In case you were wondering, this is what Barzal was doing last night for the Islanders while Senyshyn and Zboril were struggling to generate much of anything for the Black and Gold.

So, given all of that, it really comes down Boston Bruins general manager Don Sweeney doing something to improve this NHL roster after letting Zdeno Chara and Torey Krug walk without bone fide NHL replacements for them.

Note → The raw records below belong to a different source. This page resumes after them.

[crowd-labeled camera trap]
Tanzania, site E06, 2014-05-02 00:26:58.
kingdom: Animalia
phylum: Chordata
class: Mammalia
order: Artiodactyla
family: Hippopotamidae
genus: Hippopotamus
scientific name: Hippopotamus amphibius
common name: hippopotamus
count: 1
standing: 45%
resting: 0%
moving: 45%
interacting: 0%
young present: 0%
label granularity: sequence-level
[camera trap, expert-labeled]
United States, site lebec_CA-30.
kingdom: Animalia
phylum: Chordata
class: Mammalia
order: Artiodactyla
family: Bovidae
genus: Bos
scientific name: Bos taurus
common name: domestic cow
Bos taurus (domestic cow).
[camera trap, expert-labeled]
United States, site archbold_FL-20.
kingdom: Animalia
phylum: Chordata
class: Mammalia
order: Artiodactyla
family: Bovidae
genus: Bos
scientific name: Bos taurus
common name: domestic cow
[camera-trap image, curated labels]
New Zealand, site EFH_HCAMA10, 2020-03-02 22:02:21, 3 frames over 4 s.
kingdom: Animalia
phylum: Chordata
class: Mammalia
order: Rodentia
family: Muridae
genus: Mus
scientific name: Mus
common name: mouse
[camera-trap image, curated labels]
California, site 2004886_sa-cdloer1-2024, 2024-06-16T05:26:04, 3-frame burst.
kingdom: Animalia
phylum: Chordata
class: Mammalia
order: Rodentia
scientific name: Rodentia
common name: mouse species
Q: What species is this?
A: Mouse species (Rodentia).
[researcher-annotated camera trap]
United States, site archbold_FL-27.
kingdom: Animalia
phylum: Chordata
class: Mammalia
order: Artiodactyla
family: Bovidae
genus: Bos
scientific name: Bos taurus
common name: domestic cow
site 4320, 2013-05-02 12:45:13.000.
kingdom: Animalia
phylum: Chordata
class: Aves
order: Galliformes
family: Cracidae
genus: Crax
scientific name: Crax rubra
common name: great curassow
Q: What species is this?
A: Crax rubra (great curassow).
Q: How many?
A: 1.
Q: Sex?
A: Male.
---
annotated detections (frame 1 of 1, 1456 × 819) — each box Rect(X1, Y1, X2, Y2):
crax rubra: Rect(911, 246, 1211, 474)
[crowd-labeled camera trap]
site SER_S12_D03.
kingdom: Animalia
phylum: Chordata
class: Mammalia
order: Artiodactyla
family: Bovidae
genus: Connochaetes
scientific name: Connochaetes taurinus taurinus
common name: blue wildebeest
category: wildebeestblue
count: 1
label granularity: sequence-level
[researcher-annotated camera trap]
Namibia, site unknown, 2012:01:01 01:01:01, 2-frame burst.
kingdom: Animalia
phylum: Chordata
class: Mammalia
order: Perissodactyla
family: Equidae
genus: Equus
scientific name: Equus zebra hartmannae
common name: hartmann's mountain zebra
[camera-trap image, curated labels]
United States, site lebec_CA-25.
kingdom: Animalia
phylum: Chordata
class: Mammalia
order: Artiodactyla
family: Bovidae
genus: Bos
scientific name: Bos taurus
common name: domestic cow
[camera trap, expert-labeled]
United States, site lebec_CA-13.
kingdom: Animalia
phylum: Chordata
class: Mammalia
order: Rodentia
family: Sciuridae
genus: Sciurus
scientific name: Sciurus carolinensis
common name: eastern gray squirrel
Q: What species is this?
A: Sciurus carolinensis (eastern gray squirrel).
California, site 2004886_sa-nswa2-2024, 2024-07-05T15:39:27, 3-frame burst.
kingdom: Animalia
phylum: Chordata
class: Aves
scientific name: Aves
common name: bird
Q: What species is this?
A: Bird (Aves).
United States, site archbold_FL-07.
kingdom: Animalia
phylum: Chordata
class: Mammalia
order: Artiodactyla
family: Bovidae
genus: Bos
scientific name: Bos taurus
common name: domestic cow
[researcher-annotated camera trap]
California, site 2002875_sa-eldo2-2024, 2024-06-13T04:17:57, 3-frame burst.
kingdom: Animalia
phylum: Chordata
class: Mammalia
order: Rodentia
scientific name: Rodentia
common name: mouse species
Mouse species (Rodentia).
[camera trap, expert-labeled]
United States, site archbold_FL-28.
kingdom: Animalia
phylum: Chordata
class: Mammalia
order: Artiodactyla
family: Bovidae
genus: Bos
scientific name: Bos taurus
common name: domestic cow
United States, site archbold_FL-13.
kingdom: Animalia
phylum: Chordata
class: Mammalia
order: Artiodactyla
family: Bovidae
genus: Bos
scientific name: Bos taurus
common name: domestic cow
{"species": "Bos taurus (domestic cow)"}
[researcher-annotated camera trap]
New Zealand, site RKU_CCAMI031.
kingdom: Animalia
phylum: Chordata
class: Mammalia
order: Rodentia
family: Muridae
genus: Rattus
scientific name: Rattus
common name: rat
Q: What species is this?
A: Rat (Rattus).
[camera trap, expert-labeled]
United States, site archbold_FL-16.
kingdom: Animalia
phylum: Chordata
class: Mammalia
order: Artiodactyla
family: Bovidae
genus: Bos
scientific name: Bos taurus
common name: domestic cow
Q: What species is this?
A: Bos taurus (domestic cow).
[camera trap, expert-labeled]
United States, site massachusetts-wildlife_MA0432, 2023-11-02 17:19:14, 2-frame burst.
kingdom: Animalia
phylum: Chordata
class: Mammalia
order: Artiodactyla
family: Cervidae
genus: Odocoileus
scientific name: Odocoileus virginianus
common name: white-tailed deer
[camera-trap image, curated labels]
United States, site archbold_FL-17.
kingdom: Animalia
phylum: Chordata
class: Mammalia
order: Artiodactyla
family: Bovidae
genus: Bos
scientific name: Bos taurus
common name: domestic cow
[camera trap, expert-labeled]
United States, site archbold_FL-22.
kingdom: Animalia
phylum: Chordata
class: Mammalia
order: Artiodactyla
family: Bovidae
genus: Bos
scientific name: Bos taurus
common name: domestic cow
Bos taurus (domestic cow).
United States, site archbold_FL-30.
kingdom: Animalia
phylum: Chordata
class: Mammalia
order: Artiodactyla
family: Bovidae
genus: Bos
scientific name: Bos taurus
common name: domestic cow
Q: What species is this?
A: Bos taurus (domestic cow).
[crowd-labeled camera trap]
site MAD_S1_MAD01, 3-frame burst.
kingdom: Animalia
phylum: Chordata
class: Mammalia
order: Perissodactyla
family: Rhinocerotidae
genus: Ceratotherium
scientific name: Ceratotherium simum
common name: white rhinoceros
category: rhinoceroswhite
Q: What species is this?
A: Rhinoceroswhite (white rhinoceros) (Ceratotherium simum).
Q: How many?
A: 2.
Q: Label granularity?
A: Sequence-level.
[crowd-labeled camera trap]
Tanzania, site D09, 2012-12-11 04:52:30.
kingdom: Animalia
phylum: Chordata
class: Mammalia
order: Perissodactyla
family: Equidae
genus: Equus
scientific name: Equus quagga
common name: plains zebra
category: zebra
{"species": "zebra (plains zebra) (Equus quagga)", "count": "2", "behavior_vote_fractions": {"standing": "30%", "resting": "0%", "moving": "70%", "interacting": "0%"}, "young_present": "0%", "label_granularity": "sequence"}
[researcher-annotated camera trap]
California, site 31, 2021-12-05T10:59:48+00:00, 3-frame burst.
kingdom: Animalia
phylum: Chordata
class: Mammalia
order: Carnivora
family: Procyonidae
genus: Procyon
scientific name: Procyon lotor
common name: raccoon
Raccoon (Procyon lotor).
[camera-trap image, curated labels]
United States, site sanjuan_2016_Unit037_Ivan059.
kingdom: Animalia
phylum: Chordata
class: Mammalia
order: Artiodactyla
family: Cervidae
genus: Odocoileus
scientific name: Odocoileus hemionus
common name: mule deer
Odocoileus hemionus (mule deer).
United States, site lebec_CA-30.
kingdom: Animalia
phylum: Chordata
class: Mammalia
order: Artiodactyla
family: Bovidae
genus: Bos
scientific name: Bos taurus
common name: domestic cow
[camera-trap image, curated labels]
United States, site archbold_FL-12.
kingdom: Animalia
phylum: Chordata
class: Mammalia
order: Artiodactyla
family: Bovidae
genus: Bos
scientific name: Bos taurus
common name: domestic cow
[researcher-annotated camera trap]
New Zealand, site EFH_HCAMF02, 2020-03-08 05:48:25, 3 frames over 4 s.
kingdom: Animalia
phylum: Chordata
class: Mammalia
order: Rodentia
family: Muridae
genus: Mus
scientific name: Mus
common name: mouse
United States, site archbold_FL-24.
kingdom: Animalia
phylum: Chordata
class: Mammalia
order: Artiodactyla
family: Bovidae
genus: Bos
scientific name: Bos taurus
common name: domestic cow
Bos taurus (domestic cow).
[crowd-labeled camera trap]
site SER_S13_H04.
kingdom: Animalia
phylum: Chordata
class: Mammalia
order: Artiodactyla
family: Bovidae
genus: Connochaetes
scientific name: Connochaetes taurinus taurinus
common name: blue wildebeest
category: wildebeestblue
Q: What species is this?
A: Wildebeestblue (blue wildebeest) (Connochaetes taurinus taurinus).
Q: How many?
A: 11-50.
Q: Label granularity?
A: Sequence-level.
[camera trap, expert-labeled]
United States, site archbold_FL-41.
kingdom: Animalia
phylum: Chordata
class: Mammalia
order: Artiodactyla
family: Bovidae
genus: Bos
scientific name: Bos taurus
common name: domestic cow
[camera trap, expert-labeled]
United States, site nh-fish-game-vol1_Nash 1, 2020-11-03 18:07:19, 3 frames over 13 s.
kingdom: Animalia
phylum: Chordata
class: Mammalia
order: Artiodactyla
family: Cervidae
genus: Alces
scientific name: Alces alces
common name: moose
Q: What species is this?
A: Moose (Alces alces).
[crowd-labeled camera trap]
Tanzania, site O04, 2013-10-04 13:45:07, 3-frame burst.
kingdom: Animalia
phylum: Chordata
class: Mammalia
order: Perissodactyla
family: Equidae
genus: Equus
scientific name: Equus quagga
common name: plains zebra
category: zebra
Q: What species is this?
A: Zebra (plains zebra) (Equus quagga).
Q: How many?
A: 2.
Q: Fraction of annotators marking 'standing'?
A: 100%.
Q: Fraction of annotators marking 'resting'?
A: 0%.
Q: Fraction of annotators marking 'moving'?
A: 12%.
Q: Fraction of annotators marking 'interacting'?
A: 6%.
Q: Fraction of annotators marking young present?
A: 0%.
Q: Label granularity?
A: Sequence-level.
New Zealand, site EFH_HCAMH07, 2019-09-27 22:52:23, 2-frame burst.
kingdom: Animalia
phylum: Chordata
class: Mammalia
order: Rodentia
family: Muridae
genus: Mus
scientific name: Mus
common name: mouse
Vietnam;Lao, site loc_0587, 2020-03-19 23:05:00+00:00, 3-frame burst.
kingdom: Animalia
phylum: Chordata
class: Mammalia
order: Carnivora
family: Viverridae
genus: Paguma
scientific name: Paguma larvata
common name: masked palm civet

Clearly, the Bruins need another top-4 defenseman that can move the puck, get point shots through for rebound and traffic goals and play 20 plus minutes a night without nightmare shifts like Lauzon has experienced recently.

It’s going to be a challenge given the COVID-19 climate that every NHL team is living in, but this current Bruins mess is Sweeney’s to fix. And he’s on the clock over the couple 10 days to get something substantial done with the NHL trade deadline looming.

It could be Mattias Ekholm, or Alex Edler, or Oliver Ekman-Larsson, or even Alex Goligoski (who seems to be the D-man of choice they’re going to trade in Arizona). Maybe it could have been Keith Yandle prior to the season starting if the Bruins would have pulled the trigger, or it should have been Shayne Gostisbehere for nothing when the Flyers put him on waivers earlier this week.

But it’s clear the Bruins don’t have enough on the back end currently, as many NHL prognosticators called prior to the start of the season.

If Sweeney can’t pull it off, then it may be that this flawed Bruins roster can still grit their way into the Stanley Cup playoffs. But there’s no way anybody thinks they are a dangerous hockey club until they appropriately address the back-end issues they created when very consciously letting Krug and Chara walk during the offseason.